Work to map ice deposits on the planet's north pole are under way, but even if they matched the amount found in the south that would still be only a small fraction of the water scientists estimate Mars once had, said planetary scientist Jeff Plaut with NASA's Jet Propulsion Laboratory in Pasadena, Calif.

Using a radar instrument on the European Space Agency's Mars Express orbiter, Plaut and an international team of 23 scientists found layered deposits of ice beneath and beyond a thin cap of frozen carbon dioxide and water at Mars' south pole. The deposits are believed to be at least 90 percent frozen water.

The scientists also found buried depressions in the ice, some as deep as 0.6 miles, that may be old impact craters.

Overall, the ice, which covers an area larger than Texas, is unevenly deposited, with sections as deep as 2.3 miles, the researchers report in this week's issue of the journal Science.

The finding raises questions about why the underlying terrain is so variable in depth.
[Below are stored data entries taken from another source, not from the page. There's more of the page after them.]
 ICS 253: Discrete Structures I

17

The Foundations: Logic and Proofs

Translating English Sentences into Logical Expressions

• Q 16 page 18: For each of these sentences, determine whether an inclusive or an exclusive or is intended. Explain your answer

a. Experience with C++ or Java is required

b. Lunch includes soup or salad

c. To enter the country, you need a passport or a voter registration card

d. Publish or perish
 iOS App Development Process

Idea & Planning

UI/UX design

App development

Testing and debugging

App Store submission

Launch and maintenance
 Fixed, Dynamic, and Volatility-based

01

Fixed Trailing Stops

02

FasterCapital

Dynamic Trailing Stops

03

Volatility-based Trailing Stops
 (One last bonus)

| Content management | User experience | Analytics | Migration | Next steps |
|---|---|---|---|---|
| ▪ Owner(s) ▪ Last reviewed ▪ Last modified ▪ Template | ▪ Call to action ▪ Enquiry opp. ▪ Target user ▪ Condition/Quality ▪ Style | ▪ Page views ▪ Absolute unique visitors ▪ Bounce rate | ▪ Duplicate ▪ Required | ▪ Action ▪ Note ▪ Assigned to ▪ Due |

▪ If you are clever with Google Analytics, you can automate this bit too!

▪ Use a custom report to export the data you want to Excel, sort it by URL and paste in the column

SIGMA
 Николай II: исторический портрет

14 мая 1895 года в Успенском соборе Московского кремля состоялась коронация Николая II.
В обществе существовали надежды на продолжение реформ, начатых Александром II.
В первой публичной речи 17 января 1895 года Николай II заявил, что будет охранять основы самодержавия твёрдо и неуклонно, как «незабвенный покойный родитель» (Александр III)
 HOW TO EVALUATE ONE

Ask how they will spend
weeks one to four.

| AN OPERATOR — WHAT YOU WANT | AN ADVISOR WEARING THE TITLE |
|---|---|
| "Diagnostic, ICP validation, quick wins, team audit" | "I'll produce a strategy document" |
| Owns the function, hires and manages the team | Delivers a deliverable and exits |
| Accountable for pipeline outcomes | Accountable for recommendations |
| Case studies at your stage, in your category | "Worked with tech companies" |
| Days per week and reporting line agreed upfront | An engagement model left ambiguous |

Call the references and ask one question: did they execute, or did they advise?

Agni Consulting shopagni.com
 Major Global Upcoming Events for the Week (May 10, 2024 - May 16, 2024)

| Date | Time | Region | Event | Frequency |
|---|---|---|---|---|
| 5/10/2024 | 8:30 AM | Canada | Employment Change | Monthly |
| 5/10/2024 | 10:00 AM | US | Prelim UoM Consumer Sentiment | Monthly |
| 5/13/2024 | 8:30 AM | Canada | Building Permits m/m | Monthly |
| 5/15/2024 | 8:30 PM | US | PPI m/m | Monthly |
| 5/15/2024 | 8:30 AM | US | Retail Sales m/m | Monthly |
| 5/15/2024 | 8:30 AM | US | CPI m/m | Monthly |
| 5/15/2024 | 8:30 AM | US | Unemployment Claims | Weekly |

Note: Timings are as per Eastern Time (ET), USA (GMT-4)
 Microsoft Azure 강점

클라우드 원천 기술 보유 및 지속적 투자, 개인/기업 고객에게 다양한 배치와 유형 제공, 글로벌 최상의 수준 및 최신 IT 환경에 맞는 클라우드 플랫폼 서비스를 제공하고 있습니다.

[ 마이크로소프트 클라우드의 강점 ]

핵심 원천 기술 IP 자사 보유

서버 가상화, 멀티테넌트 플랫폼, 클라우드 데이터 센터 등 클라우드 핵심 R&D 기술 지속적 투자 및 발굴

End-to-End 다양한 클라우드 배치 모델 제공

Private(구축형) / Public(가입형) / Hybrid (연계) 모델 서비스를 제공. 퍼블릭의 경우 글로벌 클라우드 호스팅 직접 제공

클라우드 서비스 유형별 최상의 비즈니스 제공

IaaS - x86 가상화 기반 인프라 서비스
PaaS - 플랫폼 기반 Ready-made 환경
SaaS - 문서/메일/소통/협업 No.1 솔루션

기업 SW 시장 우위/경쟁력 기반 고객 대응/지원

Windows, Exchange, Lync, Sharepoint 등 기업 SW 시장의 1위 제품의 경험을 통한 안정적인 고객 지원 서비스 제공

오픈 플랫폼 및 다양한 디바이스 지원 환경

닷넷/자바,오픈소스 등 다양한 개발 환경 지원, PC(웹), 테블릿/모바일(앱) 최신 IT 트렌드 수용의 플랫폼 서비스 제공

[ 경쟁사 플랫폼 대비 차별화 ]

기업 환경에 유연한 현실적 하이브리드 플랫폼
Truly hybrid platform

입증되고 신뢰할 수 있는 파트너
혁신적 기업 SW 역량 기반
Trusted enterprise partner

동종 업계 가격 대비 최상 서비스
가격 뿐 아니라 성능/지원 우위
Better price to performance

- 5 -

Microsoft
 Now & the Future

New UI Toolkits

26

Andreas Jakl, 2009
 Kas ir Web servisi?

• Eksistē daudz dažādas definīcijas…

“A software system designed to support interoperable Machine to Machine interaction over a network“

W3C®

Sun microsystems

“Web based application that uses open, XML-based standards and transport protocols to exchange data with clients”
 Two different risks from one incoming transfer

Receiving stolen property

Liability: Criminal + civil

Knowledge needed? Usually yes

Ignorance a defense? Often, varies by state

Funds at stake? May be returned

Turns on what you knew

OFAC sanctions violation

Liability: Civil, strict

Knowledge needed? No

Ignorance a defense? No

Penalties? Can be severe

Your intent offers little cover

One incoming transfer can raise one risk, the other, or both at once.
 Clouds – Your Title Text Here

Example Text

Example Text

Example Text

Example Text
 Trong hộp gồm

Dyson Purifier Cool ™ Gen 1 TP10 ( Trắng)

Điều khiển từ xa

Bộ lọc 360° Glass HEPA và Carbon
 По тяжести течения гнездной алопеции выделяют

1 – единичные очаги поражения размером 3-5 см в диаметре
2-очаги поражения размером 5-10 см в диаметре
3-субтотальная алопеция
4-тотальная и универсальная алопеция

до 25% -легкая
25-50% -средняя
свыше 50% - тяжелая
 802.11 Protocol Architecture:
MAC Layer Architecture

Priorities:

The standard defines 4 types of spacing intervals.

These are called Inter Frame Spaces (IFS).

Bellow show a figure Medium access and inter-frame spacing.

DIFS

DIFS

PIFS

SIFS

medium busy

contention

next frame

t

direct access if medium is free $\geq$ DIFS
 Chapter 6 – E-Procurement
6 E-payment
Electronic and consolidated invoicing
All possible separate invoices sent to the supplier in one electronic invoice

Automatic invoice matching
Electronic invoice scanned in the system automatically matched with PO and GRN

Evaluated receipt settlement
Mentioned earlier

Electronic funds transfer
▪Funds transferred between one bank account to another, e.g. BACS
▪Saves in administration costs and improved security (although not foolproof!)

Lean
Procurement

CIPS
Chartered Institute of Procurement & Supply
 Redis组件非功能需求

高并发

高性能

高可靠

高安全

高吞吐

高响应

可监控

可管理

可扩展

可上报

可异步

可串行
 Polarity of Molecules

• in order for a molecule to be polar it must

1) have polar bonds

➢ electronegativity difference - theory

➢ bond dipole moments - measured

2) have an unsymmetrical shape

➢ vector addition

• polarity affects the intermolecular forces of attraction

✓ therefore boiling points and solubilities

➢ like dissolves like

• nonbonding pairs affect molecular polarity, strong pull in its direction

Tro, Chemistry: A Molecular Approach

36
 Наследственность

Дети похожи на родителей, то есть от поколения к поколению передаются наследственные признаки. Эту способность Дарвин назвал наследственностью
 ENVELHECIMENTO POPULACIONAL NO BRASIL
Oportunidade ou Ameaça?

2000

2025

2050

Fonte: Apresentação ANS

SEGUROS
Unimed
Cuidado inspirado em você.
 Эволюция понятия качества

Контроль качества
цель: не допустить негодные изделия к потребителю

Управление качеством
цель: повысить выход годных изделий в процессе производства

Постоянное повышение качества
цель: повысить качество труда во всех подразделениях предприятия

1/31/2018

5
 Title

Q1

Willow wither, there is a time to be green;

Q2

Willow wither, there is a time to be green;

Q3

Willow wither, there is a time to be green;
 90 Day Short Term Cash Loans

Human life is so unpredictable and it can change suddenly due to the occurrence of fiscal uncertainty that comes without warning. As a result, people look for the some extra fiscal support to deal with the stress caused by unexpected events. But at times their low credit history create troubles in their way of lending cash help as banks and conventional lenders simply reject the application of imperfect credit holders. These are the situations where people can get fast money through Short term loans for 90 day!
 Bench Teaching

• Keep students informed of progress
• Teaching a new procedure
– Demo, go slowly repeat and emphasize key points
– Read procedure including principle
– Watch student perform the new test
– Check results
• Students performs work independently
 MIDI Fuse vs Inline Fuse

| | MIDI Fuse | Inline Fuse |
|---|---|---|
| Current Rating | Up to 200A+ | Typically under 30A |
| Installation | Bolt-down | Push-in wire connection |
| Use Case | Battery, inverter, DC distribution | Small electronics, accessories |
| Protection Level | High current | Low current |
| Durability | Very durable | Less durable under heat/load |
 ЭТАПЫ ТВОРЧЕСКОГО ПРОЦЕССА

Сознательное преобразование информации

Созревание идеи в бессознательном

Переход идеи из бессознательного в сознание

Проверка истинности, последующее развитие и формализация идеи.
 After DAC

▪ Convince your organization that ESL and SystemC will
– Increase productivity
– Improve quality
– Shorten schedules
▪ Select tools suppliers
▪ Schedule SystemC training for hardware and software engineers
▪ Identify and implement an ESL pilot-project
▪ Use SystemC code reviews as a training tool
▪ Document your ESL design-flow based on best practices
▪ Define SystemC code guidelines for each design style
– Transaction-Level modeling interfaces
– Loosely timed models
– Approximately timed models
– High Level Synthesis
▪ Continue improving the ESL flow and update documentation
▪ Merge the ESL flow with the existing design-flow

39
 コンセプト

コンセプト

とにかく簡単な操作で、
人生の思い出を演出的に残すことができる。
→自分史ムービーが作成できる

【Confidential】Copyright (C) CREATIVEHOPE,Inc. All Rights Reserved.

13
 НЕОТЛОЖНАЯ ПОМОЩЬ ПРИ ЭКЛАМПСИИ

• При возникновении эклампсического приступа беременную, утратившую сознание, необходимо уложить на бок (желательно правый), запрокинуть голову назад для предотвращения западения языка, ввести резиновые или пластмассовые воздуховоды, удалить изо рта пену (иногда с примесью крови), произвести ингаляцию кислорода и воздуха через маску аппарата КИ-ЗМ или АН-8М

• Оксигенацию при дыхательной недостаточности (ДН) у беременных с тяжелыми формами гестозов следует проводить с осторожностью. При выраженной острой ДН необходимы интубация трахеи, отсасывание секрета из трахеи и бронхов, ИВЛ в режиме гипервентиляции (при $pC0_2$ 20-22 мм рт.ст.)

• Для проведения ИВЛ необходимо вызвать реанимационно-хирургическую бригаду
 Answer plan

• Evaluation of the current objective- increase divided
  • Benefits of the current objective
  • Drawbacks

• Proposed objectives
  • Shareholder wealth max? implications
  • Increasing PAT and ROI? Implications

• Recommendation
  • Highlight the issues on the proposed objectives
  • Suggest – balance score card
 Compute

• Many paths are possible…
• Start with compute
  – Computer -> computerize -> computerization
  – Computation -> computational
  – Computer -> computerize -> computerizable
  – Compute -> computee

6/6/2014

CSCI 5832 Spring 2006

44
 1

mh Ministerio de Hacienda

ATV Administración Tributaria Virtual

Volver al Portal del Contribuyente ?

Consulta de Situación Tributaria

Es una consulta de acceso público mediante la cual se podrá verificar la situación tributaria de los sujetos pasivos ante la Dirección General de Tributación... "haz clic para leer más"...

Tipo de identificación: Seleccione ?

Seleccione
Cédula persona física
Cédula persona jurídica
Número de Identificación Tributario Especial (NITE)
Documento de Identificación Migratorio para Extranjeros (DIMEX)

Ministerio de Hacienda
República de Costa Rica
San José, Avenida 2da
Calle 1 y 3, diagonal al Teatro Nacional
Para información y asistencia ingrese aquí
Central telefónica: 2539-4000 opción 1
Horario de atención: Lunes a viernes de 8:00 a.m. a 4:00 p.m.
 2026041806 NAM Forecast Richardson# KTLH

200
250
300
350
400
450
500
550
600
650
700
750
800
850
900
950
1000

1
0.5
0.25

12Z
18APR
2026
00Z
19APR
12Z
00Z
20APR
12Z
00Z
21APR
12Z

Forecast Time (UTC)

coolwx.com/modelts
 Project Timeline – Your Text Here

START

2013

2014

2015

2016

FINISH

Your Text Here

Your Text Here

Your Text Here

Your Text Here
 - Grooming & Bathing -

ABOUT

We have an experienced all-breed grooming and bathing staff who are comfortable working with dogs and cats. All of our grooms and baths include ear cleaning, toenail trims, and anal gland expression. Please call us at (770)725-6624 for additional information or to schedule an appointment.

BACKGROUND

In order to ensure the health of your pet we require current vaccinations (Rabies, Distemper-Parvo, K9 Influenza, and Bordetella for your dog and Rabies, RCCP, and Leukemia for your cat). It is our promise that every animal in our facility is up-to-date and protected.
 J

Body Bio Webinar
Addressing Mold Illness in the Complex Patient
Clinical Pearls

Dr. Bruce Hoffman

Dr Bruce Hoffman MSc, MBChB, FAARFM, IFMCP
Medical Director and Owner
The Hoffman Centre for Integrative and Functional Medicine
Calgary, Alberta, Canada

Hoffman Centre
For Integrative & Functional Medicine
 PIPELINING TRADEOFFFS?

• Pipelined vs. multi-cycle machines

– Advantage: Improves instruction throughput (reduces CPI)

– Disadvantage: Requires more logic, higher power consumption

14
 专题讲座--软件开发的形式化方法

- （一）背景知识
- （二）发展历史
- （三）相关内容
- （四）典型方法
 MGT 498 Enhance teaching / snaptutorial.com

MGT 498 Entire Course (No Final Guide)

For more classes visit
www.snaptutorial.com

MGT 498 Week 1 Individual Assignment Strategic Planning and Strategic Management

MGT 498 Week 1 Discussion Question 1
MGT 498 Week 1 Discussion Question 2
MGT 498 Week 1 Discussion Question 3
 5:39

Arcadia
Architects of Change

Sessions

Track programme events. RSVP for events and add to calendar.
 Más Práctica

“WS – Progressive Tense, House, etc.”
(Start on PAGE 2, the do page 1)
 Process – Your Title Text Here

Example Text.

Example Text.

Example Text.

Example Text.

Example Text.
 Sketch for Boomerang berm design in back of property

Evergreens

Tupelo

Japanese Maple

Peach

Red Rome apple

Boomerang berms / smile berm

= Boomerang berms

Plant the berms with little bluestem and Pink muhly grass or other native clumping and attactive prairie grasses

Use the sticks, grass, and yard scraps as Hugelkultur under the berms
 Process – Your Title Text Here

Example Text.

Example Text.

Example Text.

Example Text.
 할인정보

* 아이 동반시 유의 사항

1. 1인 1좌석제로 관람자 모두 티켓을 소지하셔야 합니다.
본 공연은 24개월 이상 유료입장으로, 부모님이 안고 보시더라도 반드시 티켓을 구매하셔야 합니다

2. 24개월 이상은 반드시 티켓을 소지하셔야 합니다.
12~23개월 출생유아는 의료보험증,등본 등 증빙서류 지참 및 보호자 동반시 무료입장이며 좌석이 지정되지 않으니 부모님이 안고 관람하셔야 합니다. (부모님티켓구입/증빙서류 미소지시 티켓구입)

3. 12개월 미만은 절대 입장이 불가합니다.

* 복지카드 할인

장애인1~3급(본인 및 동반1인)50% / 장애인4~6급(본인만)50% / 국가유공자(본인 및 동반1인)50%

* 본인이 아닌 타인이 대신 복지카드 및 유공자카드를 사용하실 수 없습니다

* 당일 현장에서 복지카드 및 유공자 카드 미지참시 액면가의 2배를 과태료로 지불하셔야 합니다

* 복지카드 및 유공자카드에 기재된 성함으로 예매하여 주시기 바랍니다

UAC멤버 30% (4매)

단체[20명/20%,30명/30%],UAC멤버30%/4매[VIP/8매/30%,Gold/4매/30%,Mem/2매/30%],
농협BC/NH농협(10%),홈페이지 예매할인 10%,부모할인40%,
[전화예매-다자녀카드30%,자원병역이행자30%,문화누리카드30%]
The Mars Express radar data also show streaks of a highly reflective substance, which if the environment were warmer would likely be interpreted as liquid water.

"Many ice bodies on the Earth where they contact with a rock base there is a liquid layer, but the thermal models on Mars argue against that," Plaut said in an interview. " The radar evidence doesn't compel us to come to that conclusion."

For one thing, the radar data shows the bright streaks coming nearly to the planet's surface. "It seems like it would be physically impossible (to have liquid water in that area) but we're not completely ruling it out," he said.

For now, it's one of the many question marks that dot Mars research initiatives. Scientists still can't explain what happened to all the water that must have been needed to carve Mars' surface features.

NASA has been focused on studying the planet's water history in hopes of answering an even more provocative question of whether life ever arose on Mars.

Mars Express mapped Mars' southern polar regions for four months beginning in late 2005. The scientists' findings are based on 1,800 individual measurements made during 60 orbits of the planet.

Additional studies are planned using a higher frequency radar sounder on NASA's Mars Reconnaissance Orbiter, which began science operations in November.